* TEKS BACAAN
»»

Sabtu, 17 Juli 2010

PACU JALUR KUANTAN SINGINGI

PENDAHULUAN

Festival Pacu Jalur salah satu tujuan Wisata Riau yang masuk agenda Kalender Wisata Nasional, bahkan dijual untuk pariwisata internasional dalam Visit Indoensia Year 2008 serta Visit Riau 2009.

Pacu Jalur adalah perlombaan tradisional Kabupaten Kuantan Sengingi. Nama "Pacu Jalur" merupakan sebutan dari sampan panjang dengan nama Jalur yang digunakan untuk berpacu atau berlomba. Untuk tahun ini sudah dimulai sejak Rabu (20/8) lalu dan bekahir pada Minggu 24 Agustus.

Satu Jalur terdiri 50-an orang, dan mereka mendayung semua, kecuali dua orang yaitu satu anak kecil diujung depan sampan yang terkadang berdiri dan menari-menari mengikut irama dayung dan satu lagi berdiri seperti Pawang. Dia berperan sebagai pemberi irama dayung, sang Pawang bukan orang sembarangan karena tugasnya tidak mudah dalam bersinergi dengan lajunya Jalur karena perlombaan Pacu Jalur ini sangat sarat dengan nilai Magis.

Mereka berpacu di Sungai Kuantan yang dikenal dengan nama Batang Kuantan. Lintasan pacu kurang lebih 2 km. Aba-aba start, dengan meriam bambu, dimulai apabila ujung depan semua jalur sudah benar-benar pada satu garis lurus, memang tidak mudah melihat arus sungai yang tidak tenang.

Nah setelah melewati garis finish, semua peserta Pacu Jalur berputar balik dan menjalankan jalurnya lebih pelan ketika melewati Tribun VIP. Untuk final tahun 2008 yang mengisi tribun VIP Pacu Jalur adalah Sukarmis, Bupati Kuantan Sengingi saat ini. Hadiah untuk para juaranya lomba Pacu Jalur ini biasanya adalah berupa sapi atau kerbau yang jumlahnya bisa 7 ekor per jalur.

««

* BARIS DATA
»»

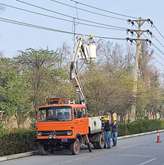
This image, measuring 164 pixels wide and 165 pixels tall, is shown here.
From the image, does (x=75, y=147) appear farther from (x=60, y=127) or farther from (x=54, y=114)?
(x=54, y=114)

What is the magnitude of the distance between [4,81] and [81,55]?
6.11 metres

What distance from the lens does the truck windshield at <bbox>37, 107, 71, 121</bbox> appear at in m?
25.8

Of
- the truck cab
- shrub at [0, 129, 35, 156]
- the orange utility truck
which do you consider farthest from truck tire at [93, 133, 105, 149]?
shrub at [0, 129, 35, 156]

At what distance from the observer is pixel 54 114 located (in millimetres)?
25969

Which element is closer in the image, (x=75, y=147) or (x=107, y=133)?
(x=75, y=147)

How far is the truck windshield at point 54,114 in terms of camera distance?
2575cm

««
»»

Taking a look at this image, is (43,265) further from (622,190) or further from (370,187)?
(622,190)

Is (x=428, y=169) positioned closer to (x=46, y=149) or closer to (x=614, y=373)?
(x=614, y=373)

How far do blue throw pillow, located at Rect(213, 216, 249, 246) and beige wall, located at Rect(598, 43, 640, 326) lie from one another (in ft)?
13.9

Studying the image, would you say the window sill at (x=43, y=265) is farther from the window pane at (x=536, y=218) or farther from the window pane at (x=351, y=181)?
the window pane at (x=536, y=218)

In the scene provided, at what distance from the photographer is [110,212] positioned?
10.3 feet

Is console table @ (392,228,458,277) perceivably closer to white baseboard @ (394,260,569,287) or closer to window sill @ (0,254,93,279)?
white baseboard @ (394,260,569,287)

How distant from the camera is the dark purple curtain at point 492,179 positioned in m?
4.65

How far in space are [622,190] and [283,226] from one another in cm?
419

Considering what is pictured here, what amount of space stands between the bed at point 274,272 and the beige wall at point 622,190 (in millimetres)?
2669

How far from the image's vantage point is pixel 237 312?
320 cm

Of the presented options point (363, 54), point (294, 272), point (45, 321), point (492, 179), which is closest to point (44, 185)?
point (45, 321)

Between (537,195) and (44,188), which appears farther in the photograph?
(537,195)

««

* RINCIAN TUGAS
Menurut teks tentang Pacu Jalur, alat apa yang dipakai untuk memberi aba-aba start perlombaan?

* JAWABAN
Meriam bambu.